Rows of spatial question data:
+++

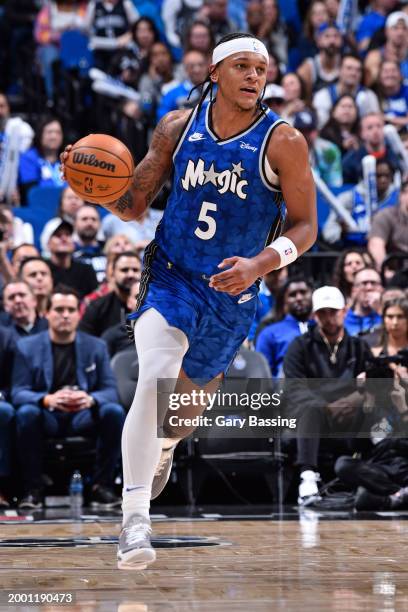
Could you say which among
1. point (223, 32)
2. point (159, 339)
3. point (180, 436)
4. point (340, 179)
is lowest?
point (180, 436)

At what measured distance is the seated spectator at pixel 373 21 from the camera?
49.7ft

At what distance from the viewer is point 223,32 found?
14516 mm

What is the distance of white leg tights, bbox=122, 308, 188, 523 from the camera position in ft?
15.7

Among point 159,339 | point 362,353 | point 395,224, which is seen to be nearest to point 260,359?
point 362,353

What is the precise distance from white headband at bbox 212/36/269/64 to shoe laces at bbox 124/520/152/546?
2.07 metres

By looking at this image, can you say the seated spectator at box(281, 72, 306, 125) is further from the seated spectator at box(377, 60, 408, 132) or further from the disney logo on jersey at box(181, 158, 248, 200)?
the disney logo on jersey at box(181, 158, 248, 200)

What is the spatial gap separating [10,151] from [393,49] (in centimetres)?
503

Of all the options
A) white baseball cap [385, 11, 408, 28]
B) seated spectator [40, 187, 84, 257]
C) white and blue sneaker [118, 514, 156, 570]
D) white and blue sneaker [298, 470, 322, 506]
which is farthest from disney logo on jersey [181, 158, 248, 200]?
white baseball cap [385, 11, 408, 28]

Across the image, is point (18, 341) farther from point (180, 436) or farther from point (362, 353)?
point (180, 436)

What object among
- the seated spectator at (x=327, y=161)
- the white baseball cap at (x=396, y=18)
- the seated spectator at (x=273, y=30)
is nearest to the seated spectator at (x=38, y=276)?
the seated spectator at (x=327, y=161)

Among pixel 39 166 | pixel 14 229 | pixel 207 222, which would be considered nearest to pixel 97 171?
pixel 207 222

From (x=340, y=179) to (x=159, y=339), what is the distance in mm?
7834

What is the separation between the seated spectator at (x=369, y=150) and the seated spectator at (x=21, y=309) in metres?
4.38

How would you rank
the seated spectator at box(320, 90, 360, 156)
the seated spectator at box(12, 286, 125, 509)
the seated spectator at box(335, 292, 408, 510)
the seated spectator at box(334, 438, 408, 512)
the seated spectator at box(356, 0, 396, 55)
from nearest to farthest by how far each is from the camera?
the seated spectator at box(335, 292, 408, 510), the seated spectator at box(334, 438, 408, 512), the seated spectator at box(12, 286, 125, 509), the seated spectator at box(320, 90, 360, 156), the seated spectator at box(356, 0, 396, 55)
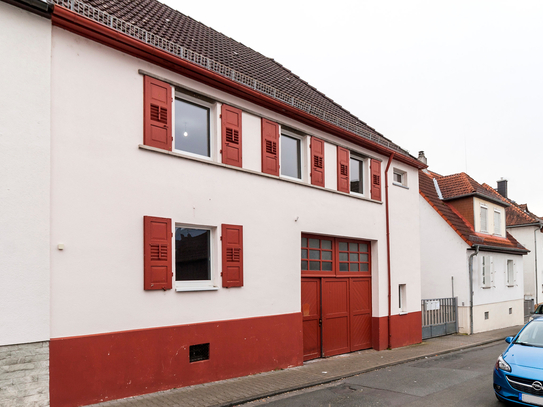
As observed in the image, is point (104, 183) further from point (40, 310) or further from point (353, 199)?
point (353, 199)

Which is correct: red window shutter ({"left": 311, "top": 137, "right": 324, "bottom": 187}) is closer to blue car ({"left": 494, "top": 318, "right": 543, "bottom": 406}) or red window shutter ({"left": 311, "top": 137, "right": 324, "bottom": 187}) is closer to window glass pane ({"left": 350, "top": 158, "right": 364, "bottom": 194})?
window glass pane ({"left": 350, "top": 158, "right": 364, "bottom": 194})

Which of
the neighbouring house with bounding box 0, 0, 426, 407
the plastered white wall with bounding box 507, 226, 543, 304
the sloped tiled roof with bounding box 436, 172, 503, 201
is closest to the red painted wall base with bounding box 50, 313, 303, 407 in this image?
the neighbouring house with bounding box 0, 0, 426, 407

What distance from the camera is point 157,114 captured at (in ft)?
28.8

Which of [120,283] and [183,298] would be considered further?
[183,298]

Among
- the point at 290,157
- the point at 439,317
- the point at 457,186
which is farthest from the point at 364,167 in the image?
the point at 457,186

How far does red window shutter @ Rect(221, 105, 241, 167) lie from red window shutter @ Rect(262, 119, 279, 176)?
0.83m

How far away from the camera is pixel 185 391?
8.36 m

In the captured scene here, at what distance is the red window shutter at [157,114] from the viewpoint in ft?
28.3

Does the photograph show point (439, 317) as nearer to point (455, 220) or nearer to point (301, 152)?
point (455, 220)

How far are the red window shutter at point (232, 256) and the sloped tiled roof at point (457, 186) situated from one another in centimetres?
1443

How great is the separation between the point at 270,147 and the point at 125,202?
4077 millimetres

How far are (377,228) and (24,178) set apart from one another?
10.2 metres

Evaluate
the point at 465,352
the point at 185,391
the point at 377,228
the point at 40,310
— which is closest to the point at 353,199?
the point at 377,228

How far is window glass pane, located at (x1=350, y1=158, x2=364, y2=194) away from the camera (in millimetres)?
14219
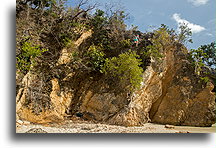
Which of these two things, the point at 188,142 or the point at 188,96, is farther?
the point at 188,96

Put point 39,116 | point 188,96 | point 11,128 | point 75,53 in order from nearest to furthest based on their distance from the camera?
point 11,128 → point 39,116 → point 75,53 → point 188,96

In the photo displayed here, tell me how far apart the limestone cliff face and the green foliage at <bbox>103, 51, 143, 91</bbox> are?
32cm

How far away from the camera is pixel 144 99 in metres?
4.79

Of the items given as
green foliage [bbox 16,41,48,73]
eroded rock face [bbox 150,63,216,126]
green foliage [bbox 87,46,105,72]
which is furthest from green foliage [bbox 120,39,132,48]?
green foliage [bbox 16,41,48,73]

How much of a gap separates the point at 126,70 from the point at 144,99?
1114mm

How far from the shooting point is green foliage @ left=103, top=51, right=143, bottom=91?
4.21 m

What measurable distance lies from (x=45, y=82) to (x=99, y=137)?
197 centimetres

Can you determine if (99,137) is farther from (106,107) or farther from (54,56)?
(54,56)

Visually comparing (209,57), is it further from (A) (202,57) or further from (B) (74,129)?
(B) (74,129)

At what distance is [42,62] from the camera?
3879 millimetres

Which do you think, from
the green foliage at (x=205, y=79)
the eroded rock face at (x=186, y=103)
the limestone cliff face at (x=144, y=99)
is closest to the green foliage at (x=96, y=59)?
the limestone cliff face at (x=144, y=99)

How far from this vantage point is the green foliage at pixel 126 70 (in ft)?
13.8

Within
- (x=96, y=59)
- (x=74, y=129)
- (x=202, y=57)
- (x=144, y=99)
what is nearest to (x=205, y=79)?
(x=202, y=57)

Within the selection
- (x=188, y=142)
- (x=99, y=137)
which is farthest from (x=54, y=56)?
(x=188, y=142)
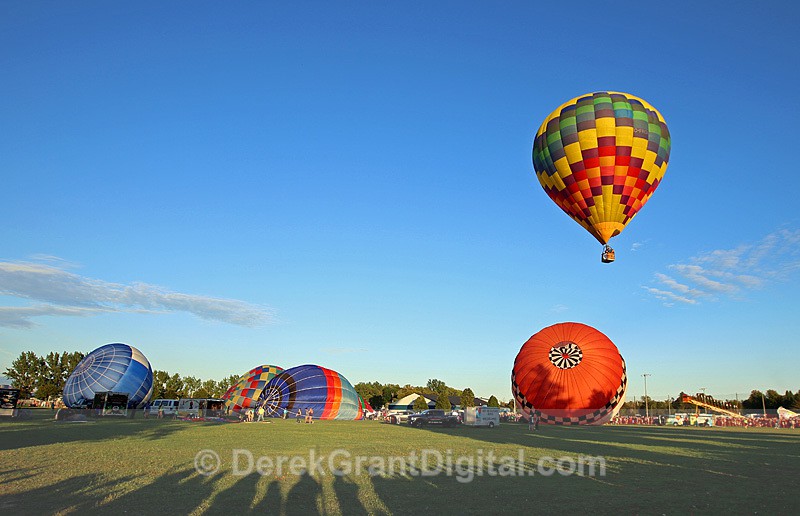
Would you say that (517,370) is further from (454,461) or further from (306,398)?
(454,461)

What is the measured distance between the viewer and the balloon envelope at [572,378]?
34656 millimetres

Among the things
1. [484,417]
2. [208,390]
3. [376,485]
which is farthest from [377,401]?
[376,485]

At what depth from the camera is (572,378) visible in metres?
34.8

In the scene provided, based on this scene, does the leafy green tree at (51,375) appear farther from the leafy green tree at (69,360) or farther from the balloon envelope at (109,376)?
the balloon envelope at (109,376)

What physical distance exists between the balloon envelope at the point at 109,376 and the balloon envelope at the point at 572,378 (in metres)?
33.0

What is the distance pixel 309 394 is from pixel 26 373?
61.4m

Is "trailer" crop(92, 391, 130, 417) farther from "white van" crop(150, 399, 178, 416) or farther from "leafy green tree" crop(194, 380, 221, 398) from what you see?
"leafy green tree" crop(194, 380, 221, 398)

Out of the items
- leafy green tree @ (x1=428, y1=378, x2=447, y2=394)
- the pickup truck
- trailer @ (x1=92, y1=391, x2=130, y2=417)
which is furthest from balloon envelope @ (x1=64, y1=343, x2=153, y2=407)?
leafy green tree @ (x1=428, y1=378, x2=447, y2=394)

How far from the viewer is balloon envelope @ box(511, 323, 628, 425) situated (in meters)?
34.7

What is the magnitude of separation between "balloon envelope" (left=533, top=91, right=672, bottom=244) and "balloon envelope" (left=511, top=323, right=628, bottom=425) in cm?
1171

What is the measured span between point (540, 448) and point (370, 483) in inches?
371

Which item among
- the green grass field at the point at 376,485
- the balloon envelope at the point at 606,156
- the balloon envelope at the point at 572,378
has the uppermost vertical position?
the balloon envelope at the point at 606,156

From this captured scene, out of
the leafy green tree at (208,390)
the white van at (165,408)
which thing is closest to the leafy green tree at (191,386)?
the leafy green tree at (208,390)

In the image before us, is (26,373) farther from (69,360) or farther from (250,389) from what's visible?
(250,389)
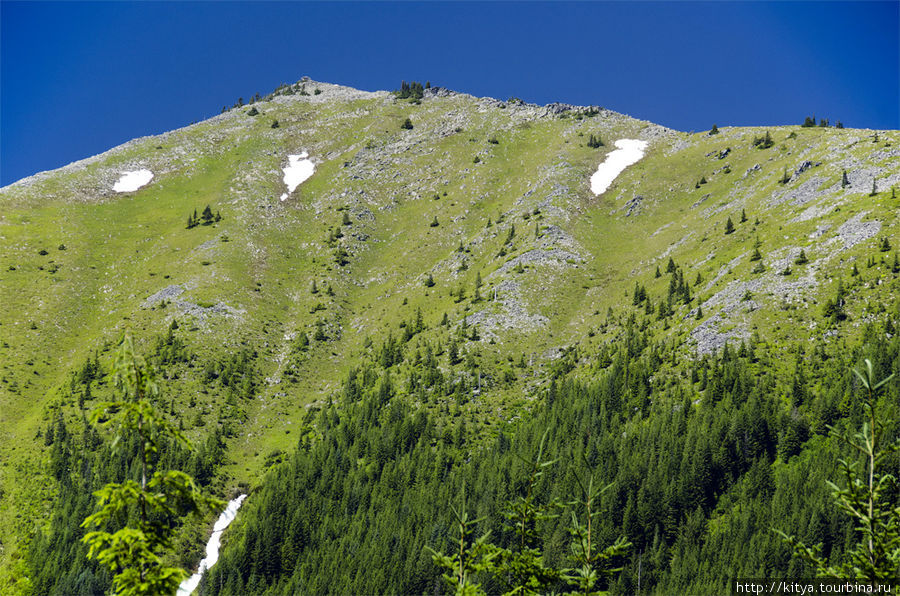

+++

REQUIRED TASK: Copy out the stretch from the line containing "How far from the viewer" through the end of the entries, both ends included, and leave the pictures out of your answer.

WRITTEN RESPONSE:
How far from the viewer is balloon envelope @ box(511, 323, 628, 425) situated (in meters)?
34.7

What is the magnitude of separation between "balloon envelope" (left=533, top=91, right=672, bottom=244) and "balloon envelope" (left=511, top=323, right=628, bottom=425) in cm?
1171

What is the measured span between point (540, 448) and point (370, 483) in inches?
371

Which item among
- the green grass field at the point at 376,485
- the balloon envelope at the point at 606,156
- the balloon envelope at the point at 572,378
has the uppermost vertical position?
the balloon envelope at the point at 606,156

From this captured scene, out of
the leafy green tree at (208,390)
the white van at (165,408)
which thing is closest to the leafy green tree at (191,386)?
the leafy green tree at (208,390)

In the image before us, is (26,373) farther from (69,360) or farther from (250,389) from what's visible?
(250,389)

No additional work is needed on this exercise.